March 2008, Lake Charles, Louisiana
We shuffle into to the small all-purpose room of a church in Lake Charles, Louisiana. The round tables and chairs are set up just like the nights before, and the usual dinner spread is set out buffet-style on a rectangular table off to the side. The fluorescent lights in the drop-tile ceiling seem to all be different shades of yellowy green.
The week has been full and fun. We had driven down from Ames, Iowa. We stopped nearly every hour for a certain someone to use a restroom or usually the roadside, and I confessed that I found serial killers to be quite fascinating.
We had worked hard and played hard. Interacted with real life crocodiles, found a dead sea turtle, thrifted at Goodwill, ate at Sonic, played so many rounds of Pepper, and had the strangest experience dancing at a club. (This little town totally had a nightlife culture of its own.) Some of us had been friends since middle school, and some of us met for the first time on this trip. But just one week, and each friendships had resulted in lots of inside jokes and deep conversations.
Megan, Justin V, and I talk and laugh about the full day spent restoring a home ruined in Hurricane Rita a few months before. We talk especially about the stuff we found: An old toy typewriter, a stretchy plastic manatee — which Justin and I would trade off like a child with shared custody for months after — and a comb.

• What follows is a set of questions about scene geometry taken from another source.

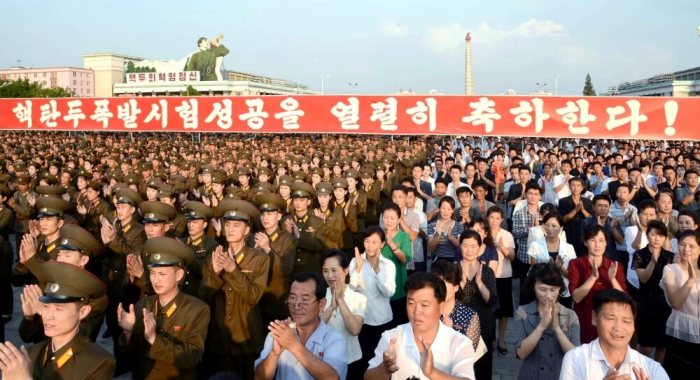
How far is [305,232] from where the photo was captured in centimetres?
570

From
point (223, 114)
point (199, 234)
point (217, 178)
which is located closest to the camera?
point (199, 234)

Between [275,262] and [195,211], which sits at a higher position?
[195,211]

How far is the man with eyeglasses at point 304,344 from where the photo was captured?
2551mm

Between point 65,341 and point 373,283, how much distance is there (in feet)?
6.97

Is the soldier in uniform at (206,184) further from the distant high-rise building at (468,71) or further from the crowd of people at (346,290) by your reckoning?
Result: the distant high-rise building at (468,71)

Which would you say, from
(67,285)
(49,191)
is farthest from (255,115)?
(67,285)

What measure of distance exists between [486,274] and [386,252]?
1005 mm

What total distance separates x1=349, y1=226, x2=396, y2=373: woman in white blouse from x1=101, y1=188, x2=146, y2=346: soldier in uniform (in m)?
2.02

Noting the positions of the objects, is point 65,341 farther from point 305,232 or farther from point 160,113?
point 160,113

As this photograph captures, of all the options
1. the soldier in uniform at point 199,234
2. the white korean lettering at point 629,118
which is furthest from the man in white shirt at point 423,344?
the white korean lettering at point 629,118

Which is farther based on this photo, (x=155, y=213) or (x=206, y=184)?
(x=206, y=184)

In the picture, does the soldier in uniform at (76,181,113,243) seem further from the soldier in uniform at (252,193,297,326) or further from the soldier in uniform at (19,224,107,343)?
the soldier in uniform at (252,193,297,326)

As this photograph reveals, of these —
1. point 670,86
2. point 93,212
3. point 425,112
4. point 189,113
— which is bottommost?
point 93,212

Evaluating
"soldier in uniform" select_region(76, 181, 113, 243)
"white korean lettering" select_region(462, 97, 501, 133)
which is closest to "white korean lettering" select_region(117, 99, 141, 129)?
"soldier in uniform" select_region(76, 181, 113, 243)
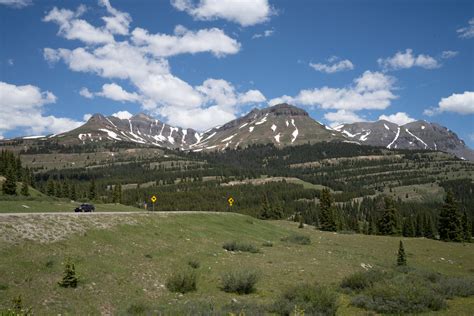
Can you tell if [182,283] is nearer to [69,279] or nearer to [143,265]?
[143,265]

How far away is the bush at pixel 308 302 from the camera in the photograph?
61.3 ft

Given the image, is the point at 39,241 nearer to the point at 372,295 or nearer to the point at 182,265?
the point at 182,265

The local church’s staff members — the ones who facilitated our spring break service week in Lake Charles — are there, but there’s someone new hanging around, too. Someone dressed more professionally. Not in t-shirts with stray (and sometimes intentional) paint marks, dirty gym shorts, and our oldest pairs of tennis shoes.
Someone speaks loudly over us to get our attention. Someone special is here to thank us for our volunteering of the week. Even though our volunteering was honestly so insignificant. Cleaning, restoring, and painting Miss Ruby’s house. (While painting tights spaces in the bathroom with Megan, I famously created for myself a long-running quote by saying, “It’s not great, but it’s done.” Servant heart I do not naturally have.)
The professionally-dressed woman is introduced as the mayor. She thanks us for our service to this little city. She presents each of us with a key to the city. A tiny key-shaped pin poked through a square of foam sitting inside a little plastic box. We feel humbled, and I regret not being more careful with my paint job.
We laugh a lot about it later. It’s funny symbolism to give a group of teenagers from Iowa keys-that-are-not-keys to your Louisiana city. And then we just get really contemplative and feel really touched. We did something very small — mostly for our enjoyment and very little for God’s glory — and we are honored in such a significant way. I wore that pin on my favorite fair trade pursue until it fell off.